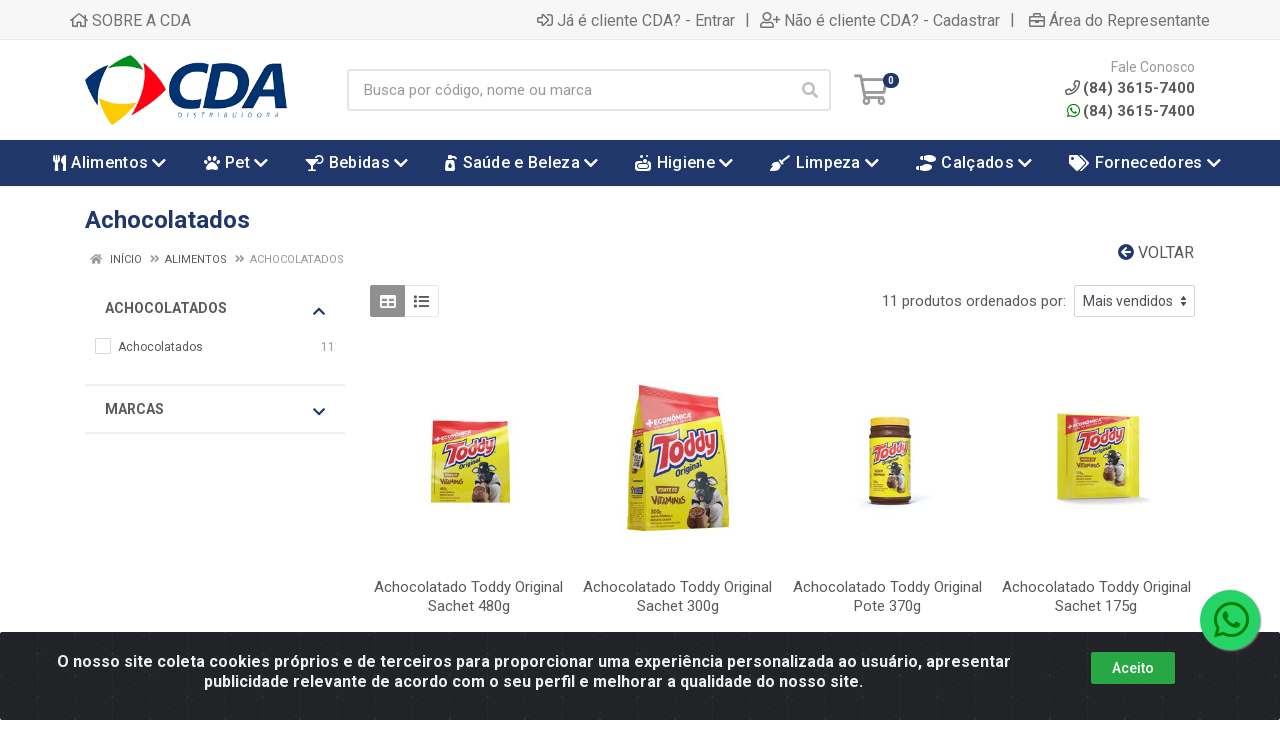

--- FILE ---
content_type: text/css
request_url: https://cdadistribuidora.agilecdn.com.br/css/style-1752503717.css
body_size: 769
content:
body {
    font-family: "Roboto", "sans-serif";
}

.loading__spinner {
    color: #20376c;
}

.site-header__logo img {
    height: 70px;
}

.site-header__cart i {
    color: #999;
}

.site-header__cart i:hover {
    color: #5a5a5a;
}

.site-header__cart .indicator__value {
    background-color: #20376c;
    color: #fff;
}

.footer-contacts__text img {
    height: 70px;
}

.footer-apps__text img {
    width: 120px;
}

.nav-panel {
    background: #20376c;
    color: #FFF;
}

.site-newsletter {
    background: #20376c;
    color: #FFFFFF;
}

.block-brands__slider .owl-nav i, .block-products-carousel__slider .owl-nav i {
    color: #20376c;
}

.block-products-carousel__column .product-card__name {
    min-height: 55px;
}

.block-products-carousel__column .product-card__prices {
    min-height: 52px;
    margin-bottom: 10px;
}

.block-products-carousel__column .product-card__buttons {
    margin-top: 0px;
}

.product-card__prices {
    min-height: 52px;
}

.product-card__price {
    color: #20376c;
}

.product-card__new-price {
    color: #20376c;
}

.product__price {
    color: #20376c;
}

.product__new-price {
    color: #20376c;
}

.top-button {
    color: #20376c;
}

@media (max-width: 991px) {
    .indicator__value {
        background: #20376c;
        color: #FFF;
    }

}

.page-header__back i {
    color: #20376c;
}

.input-check__input:checked ~ .input-check__box {
    background: #20376c;
}

.block-slideshow .owl-carousel .owl-dot {
    background: #999;
}

.block-slideshow .owl-carousel .owl-dot.active {
    background: #20376c;
}

.block-header__arrow {
    background: transparent;
    color: #20376c;
}

.block-header__arrow:hover {
    background: #f7f7f7;
    color: #999;
}

.block-header__arrow:active {
    background: transparent;
    color: #20376c;
}

.block-header__arrow:focus {
    background: #f7f7f7;
    color: #20376c;
}

.filter__arrow {
    color: #20376c;
}

.title-checkout, .footer-links__title {
    color: #20376c;
}

.footer-contacts__title, .service-bar__title:hover {
    color: #20376c;
}

.footer-newsletter__title {
    color: #20376c;
}

.footer-payment__title {
    color: #20376c;
}

.footer-seals__title {
    color: #20376c;
}

.footer-apps__title {
    color: #20376c;
}

.megamenu__links--level--1 .megamenu__item a {
    font-size: 14px;
    white-space: nowrap;
    margin-right: 15px;
}

.footer-seals__text img {
    width: 50%!important;
}

.block-header__title {
    color: #20376c;
}

.page-header__title {
    color: #20376c;
}

.product__name {
    color: #20376c;
}

.container__products-carousel-grid {
    margin-top: 30px;
}

.product-tabs__item {
    color: #20376c;
}

.product-tabs__item:hover {
    color: #20376c;
}

.product-tabs__item--active {
    border-bottom-color: #20376c;
}

.block-products-carousel[data-layout=grid-5] .product-card .product-card__actions {
    padding: 15px 15px 15px;
}

[dir=ltr] .nav-panel__nav-links {
    margin-right: 0px;
    height: 46px;
}

.nav-links__list {
    top: 50%;
    left: 50%;
    transform: translate(-50%,-50%);
    position: absolute;
}

@media (min-width: 992px) and (max-width: 1199px) {
    .nav-links__item-link {
        font-size: 13px;
        font-weight: 500;
        white-space: nowrap;
    }

}

@media (min-width: 1200px) {
    .nav-links__item-link {
        font-size: 16px;
        font-weight: 500;
        white-space: nowrap;
    }

}

.nav-links__item--has-submenu .nav-links__item-body {
    padding-right: 15px!important;
}

/*.nav-links__item-body .fa-chevron-down {
 display: none;
 }

*/ .megamenu__links--level--1 > .megamenu__item > a {
    font-size: 16px;
    font-weight: 500;
    white-space: nowrap;
    padding-right: 20px;
}

.megamenu__links--level--1 > .megamenu__item > a:hover {
    color: #20376c;
}

.megamenu__links--level--1 > .megamenu__item > a:active {
    color: #20376c;
}

.megamenu__links--level--1 > .megamenu__item > a:focus {
    color: #20376c;
}

.nav-links__item {
    margin-left: 2px;
    margin-right: 2px;
}

.topbar-message {
    background: #606061;
    color: #FFF;
    min-height: 40px;
    padding: 10px;
}

.topbar-message .fa-shipping-fast {
    font-size: 20px;
}

.topbar-app {
    background: #e1e1e1;
    color: #FFF;
    min-height: 40px;
    padding-top: 15px;
    padding-bottom: 15px;
    padding-left: 0px;
    padding-right: 0px;
}

.topbar-app img {
    background: #FFF;
    padding: 7px;
    box-shadow: 1px 1px 3px #606061;
    -webkit-box-shadow: 1px 1px 3px #606061;
    -moz-box-shadow: 1px 1px 3px #606061;
    border-radius: 10px;
    height: 48px;
}

.topbar-app .btn {
    font-weight: 500;
    border-radius: 5px;
    box-shadow: 1px 1px 3px #606061;
    -webkit-box-shadow: 1px 1px 3px #606061;
    -moz-box-shadow: 1px 1px 3px #606061;
}

@media (max-width: 767px) {
    .block-banner__body {
        display: none;
    }

}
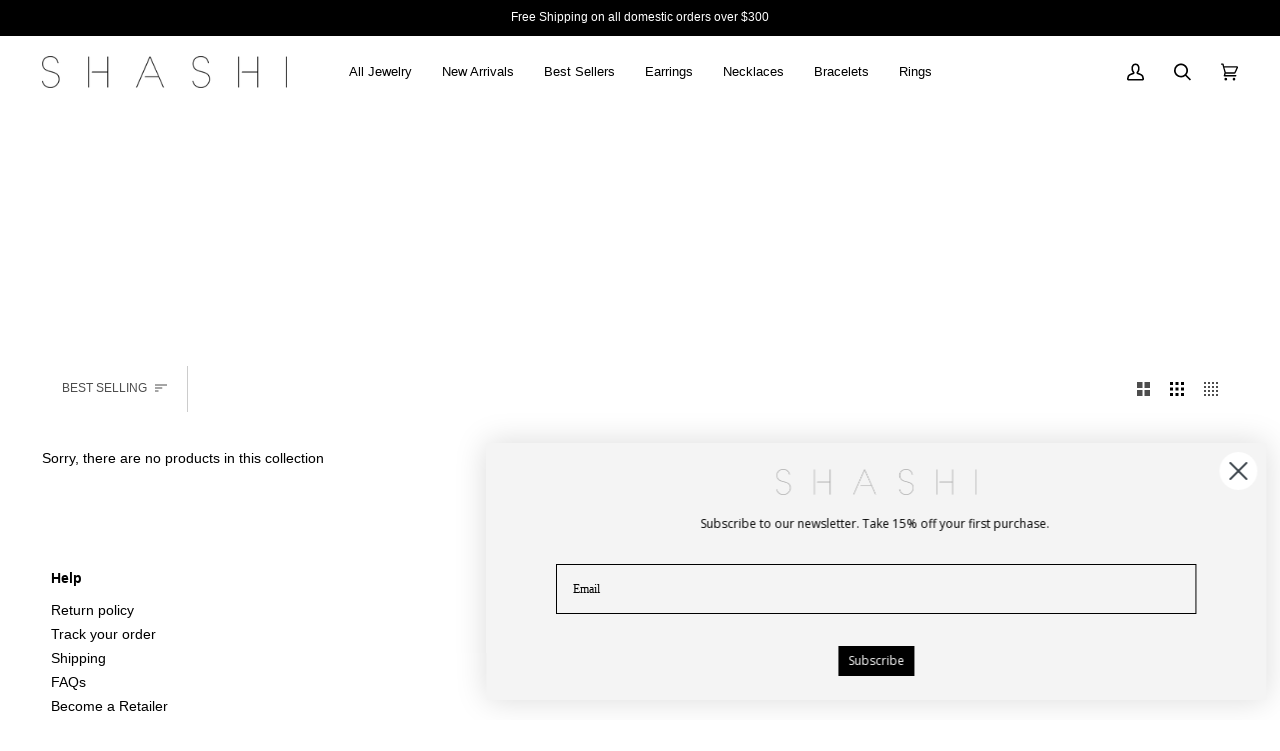

--- FILE ---
content_type: text/css
request_url: https://shopshashi.com/cdn/shop/t/149/assets/font-settings.css?v=64663571572065912351768674725
body_size: -431
content:
@font-face{font-family:Product Sans;src:url(//shopshashi.com/cdn/shop/t/149/assets/ProductSans-Thin.ttf?v=130102729815417252141763019326) format("truetype");font-weight:100;font-style:normal;font-display:swap}@font-face{font-family:Product Sans;src:url(//shopshashi.com/cdn/shop/t/149/assets/ProductSans-ThinItalic.ttf?v=38398032247573851861763019326) format("truetype");font-weight:100;font-style:italic;font-display:swap}@font-face{font-family:Product Sans;src:url(//shopshashi.com/cdn/shop/t/149/assets/ProductSans-Light.ttf?v=100863209822036319811763019326) format("truetype");font-weight:300;font-style:normal;font-display:swap}@font-face{font-family:Product Sans;src:url(//shopshashi.com/cdn/shop/t/149/assets/ProductSans-LightItalic.ttf?v=83059419405461811561763019326) format("truetype");font-weight:300;font-style:italic;font-display:swap}@font-face{font-family:Product Sans;src:url(//shopshashi.com/cdn/shop/t/149/assets/ProductSans-Regular.ttf?v=154525335167757497191763019326) format("truetype");font-weight:400;font-style:normal;font-display:swap}@font-face{font-family:Product Sans;src:url(//shopshashi.com/cdn/shop/t/149/assets/ProductSans-Italic.ttf?v=156198532340666669611763019326) format("truetype");font-weight:400;font-style:italic;font-display:swap}@font-face{font-family:Product Sans;src:url(//shopshashi.com/cdn/shop/t/149/assets/ProductSans-Medium.ttf?v=165903282545451254191763019326) format("truetype");font-weight:500;font-style:normal;font-display:swap}@font-face{font-family:Product Sans;src:url(//shopshashi.com/cdn/shop/t/149/assets/ProductSans-MediumItalic.ttf?v=38119454384597629571763019326) format("truetype");font-weight:500;font-style:italic;font-display:swap}@font-face{font-family:Product Sans;src:url(//shopshashi.com/cdn/shop/t/149/assets/ProductSans-Bold.ttf?v=80368341429412517311763019326) format("truetype");font-weight:700;font-style:normal;font-display:swap}
/*# sourceMappingURL=/cdn/shop/t/149/assets/font-settings.css.map?v=64663571572065912351768674725 */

- _WHAT TO WORK ON_
Would you please copy each line of the listing that contains the word "radius"?

- _REPLY_
    border-radius: 10px;
    border-radius: 5px;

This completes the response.